Spatial data with pictures:
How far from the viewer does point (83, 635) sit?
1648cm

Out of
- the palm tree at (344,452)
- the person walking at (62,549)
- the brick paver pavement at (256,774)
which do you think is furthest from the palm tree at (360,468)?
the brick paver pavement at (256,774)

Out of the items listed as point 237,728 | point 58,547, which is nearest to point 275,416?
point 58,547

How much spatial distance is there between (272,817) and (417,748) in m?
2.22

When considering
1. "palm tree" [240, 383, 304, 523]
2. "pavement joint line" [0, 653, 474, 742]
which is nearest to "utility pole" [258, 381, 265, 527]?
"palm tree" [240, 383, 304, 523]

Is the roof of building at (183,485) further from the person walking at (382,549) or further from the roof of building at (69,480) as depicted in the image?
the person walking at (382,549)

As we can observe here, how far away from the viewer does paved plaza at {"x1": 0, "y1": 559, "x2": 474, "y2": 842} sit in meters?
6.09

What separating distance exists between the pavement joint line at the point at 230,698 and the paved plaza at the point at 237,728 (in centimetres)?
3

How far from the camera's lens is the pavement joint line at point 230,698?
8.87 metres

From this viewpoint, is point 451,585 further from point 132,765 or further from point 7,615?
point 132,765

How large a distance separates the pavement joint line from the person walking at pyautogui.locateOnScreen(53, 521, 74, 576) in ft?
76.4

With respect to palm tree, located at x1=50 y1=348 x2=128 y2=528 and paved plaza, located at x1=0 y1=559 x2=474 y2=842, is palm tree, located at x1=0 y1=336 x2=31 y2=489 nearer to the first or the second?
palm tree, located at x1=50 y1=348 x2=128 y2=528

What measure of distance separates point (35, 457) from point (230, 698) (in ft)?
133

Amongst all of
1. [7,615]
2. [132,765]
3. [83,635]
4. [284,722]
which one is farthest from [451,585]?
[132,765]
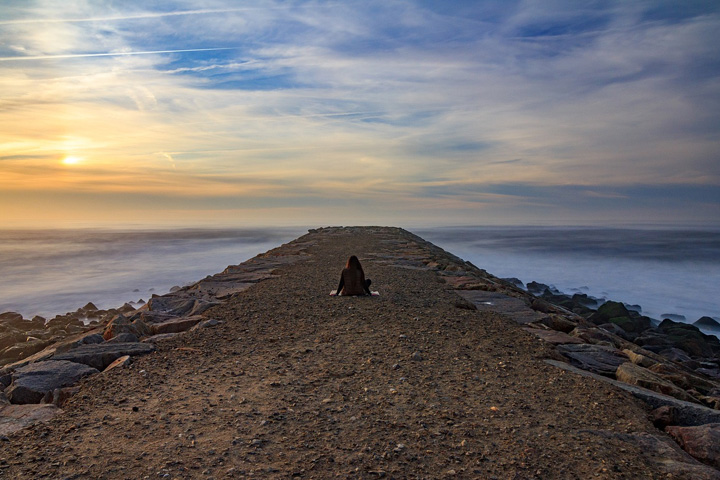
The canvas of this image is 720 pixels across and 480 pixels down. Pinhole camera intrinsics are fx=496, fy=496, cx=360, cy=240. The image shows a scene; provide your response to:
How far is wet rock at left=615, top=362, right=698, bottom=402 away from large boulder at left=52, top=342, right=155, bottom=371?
418 centimetres

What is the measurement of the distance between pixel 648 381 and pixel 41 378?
4755mm

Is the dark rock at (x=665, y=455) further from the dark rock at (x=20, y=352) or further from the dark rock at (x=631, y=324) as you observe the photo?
the dark rock at (x=631, y=324)

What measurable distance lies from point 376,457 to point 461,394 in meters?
1.07

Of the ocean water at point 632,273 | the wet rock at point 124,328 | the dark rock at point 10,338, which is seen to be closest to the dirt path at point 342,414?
the wet rock at point 124,328

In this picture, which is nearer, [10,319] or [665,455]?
[665,455]

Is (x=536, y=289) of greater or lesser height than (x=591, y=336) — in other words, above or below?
below

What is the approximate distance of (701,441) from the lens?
111 inches

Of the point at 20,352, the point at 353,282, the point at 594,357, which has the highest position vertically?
the point at 353,282

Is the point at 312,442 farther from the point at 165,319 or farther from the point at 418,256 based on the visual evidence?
the point at 418,256

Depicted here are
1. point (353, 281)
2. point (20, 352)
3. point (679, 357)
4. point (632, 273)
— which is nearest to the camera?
point (20, 352)

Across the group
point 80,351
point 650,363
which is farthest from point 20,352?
point 650,363

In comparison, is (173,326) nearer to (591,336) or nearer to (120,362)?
(120,362)

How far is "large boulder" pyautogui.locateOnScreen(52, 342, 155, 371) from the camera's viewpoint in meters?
4.30

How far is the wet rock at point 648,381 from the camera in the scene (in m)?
3.87
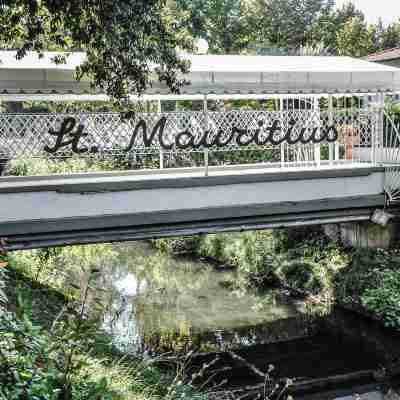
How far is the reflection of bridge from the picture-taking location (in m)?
8.06

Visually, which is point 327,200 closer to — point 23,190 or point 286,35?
point 23,190

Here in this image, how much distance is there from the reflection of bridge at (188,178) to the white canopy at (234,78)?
18 mm

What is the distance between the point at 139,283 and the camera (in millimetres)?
12750

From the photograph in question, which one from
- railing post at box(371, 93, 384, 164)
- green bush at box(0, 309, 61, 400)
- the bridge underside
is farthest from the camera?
railing post at box(371, 93, 384, 164)

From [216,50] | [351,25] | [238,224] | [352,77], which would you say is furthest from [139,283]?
[351,25]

Exercise instructions: Rewrite all of the records above, substituting "white awning" for every occurrence of "white canopy" and changing nothing else. Omit the pictures from your answer.

The response:
How far from the viewer does point (83, 635) sit?
1648cm

Out of
- the palm tree at (344,452)
- the person walking at (62,549)
- the brick paver pavement at (256,774)
which do you think is furthest from the palm tree at (360,468)?
the brick paver pavement at (256,774)

Out of the items listed as point 237,728 | point 58,547, which is nearest to point 275,416?
point 58,547

How much spatial distance is there between (272,817) and (417,748) in m?
2.22

When considering
1. "palm tree" [240, 383, 304, 523]
2. "pavement joint line" [0, 653, 474, 742]
which is nearest to "utility pole" [258, 381, 265, 527]?
"palm tree" [240, 383, 304, 523]

Is the roof of building at (183,485) further from the person walking at (382,549) or further from the roof of building at (69,480) as depicted in the image?
the person walking at (382,549)

As we can observe here, how far away from the viewer does paved plaza at {"x1": 0, "y1": 559, "x2": 474, "y2": 842} sit in meters?
6.09

What separating distance exists between the pavement joint line at the point at 230,698 and the paved plaza at the point at 237,728 (in centimetres)?
3

How far from the camera's lens is the pavement joint line at point 230,698?
8.87 metres

From this viewpoint, is point 451,585 further from point 132,765 or further from point 7,615?
point 132,765

How large a distance separates the pavement joint line from the person walking at pyautogui.locateOnScreen(53, 521, 74, 576) in ft?
76.4

With respect to palm tree, located at x1=50 y1=348 x2=128 y2=528 and paved plaza, located at x1=0 y1=559 x2=474 y2=842, is palm tree, located at x1=0 y1=336 x2=31 y2=489 nearer to the first or the second?
palm tree, located at x1=50 y1=348 x2=128 y2=528

What measure of distance separates point (35, 457) from point (230, 698) (in ft)?
133

Amongst all of
1. [7,615]
2. [132,765]
3. [83,635]
4. [284,722]
which one is farthest from [451,585]?
[132,765]
The canvas of this image is 720 pixels across and 480 pixels down. Pinhole camera intrinsics are fx=496, fy=496, cx=360, cy=240. The image shows a scene; provide your response to:
How far is wet rock at left=615, top=362, right=698, bottom=402 away from large boulder at left=52, top=342, right=155, bottom=371?
418 centimetres

What is the measurement of the distance between pixel 648 381 and pixel 41 378?
4755mm

Is the dark rock at (x=665, y=455) further from the dark rock at (x=20, y=352) or further from the dark rock at (x=631, y=324) as you observe the photo?
the dark rock at (x=631, y=324)

What measurable distance lies from point 376,457 to point 461,394 in meters?
1.07

Of the ocean water at point 632,273 | the wet rock at point 124,328 | the dark rock at point 10,338, which is seen to be closest to the dirt path at point 342,414?
the wet rock at point 124,328

In this picture, which is nearer, [10,319] or [665,455]?
[665,455]

Is (x=536, y=289) of greater or lesser height than (x=591, y=336) — in other words, above or below?
below

What is the approximate distance of (701,441) from the lens?
111 inches

Of the point at 20,352, the point at 353,282, the point at 594,357, which has the highest position vertically?
the point at 353,282

Is the point at 312,442 farther from the point at 165,319 or farther from the point at 418,256 based on the visual evidence?
the point at 418,256

Depicted here are
1. point (353, 281)
2. point (20, 352)
3. point (679, 357)
4. point (632, 273)
— which is nearest to the camera?
point (20, 352)

Across the group
point 80,351
point 650,363
which is farthest from point 20,352?
point 650,363

In comparison, is (173,326) nearer to (591,336) or nearer to (120,362)?
(120,362)

How far is "large boulder" pyautogui.locateOnScreen(52, 342, 155, 371) from the camera's viewpoint in meters?
4.30

How far is the wet rock at point 648,381 from the camera in the scene (in m)?
3.87
How far is the reflection of bridge from the picture-taking location (in m)?
8.06

Visually, which is point 327,200 closer to — point 23,190 or point 286,35?
point 23,190

Here in this image, how much distance is there from the reflection of bridge at (188,178) to the white awning at (234,78)?
18 mm

What is the distance between the point at 139,283 and the camera (in millimetres)?
12750

From the photograph in question, which one from
- railing post at box(371, 93, 384, 164)
- green bush at box(0, 309, 61, 400)
- the bridge underside
is farthest from the camera?
railing post at box(371, 93, 384, 164)

From [216,50] | [351,25] | [238,224] | [352,77], which would you say is furthest from [139,283]?
[351,25]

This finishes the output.